Lessons To Carry into a Post-Pandemic Sex Life

By Sari Cooper, Certified Sex Therapist, 

Director Center for Love and Sex, and Founder Sex Esteem® 

Courier columnist Sari Cooper is an AASECT Certified Sex Therapist and Director of The Center for Love and Sex, a boutique sex coaching and sex therapy practice. Sari is also the founder of Sex Esteem®, which produces entertaining private curated “sex-edification” events and talks for couples, parents, schools, campuses, and organizations on a diverse array of sexuality topics.
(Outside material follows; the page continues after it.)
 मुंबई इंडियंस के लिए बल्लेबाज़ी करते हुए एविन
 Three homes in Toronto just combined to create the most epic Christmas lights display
With over 25 years of experience, she is a sought-after media guest expert and writer on the topic of relationships, monogamy, and eroticism.
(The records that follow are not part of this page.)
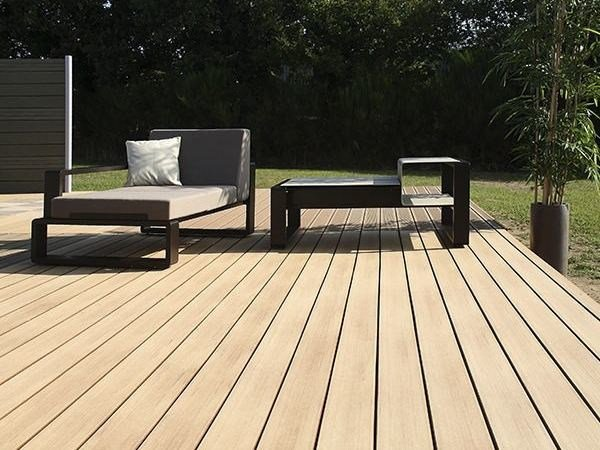 parquet ext rieur en bois composite terrasse emotion lisse by silvadec. Black Bedroom Furniture Sets. Home Design Ideas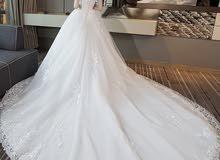فستان عروس بقيمة بأيدي الجميع للبيع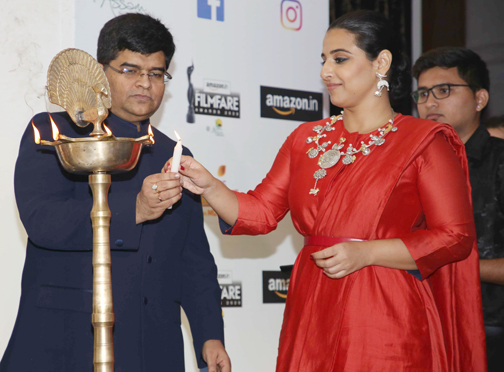 Bollywood actress Vidya Balan , Filmfare Editor Mr. Jitesh Pillai attends the Press Conference of 65th Flimfare Awards 2020  Actress Vidya Balan attends the Press Conference of 65th Flimfare Awards 2020 – Bank of Bollywood 928A0397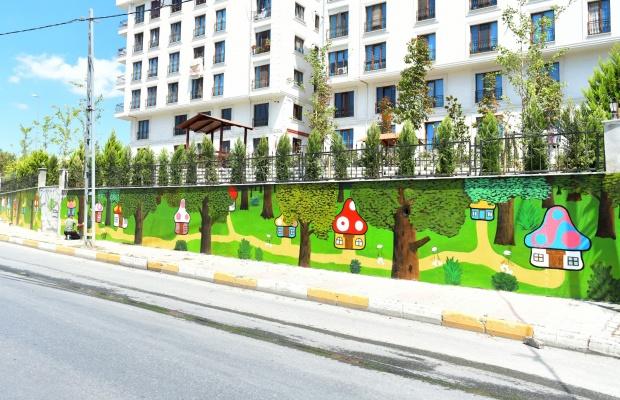 Parkların duvarları çocuklar için renklendirilyor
As a certified sex and couples’ therapist who guided many couples and singles through this period, I can tell you what hurtles might await partners when issues that have remained stagnant during what I call “COVID time” resurface. As in any crisis, some of my coupled clients’ disagreements were put on hold in order to meet the day-to-day demands of work, children doing virtual schooling, older relatives in need or battling illness, in addition to intrafamilial conflicts around politics. Conflicts erupted due to the stress around potential COVID-19 exposure and contagion, financial strain due to job loss, lack of alignment around priorities and less sexual activity. Many couples were grateful to have family support, food, shelter, and access to technology that connected them to their loved ones as they weathered the lockdown quarantines in their community.  

According to preliminary survey results conducted by The Kinsey Institute of 1,117 30–50-year-old married individuals (both heterosexual and same-sex marriages), 74% of participants agreed the pandemic strengthened their marriage and 82% agreed it made them feel more committed to their marriage. A small percentage (17%) of women reported a decrease in emotional and sexual satisfaction in their relationships, while only 11% reported an increase in their emotional satisfaction and 9% reported an increase in sexual satisfaction. However, given the gendered disparity carried by heterosexual women who did more childcare and housework and who lost or left jobs due to lack of support for their children and on Black and Hispanic families who suffered more loss of lives due to COVID and to police violence, we have to focus on how we are going to take some lessons from these unprecedented times and strengthen our relationships. 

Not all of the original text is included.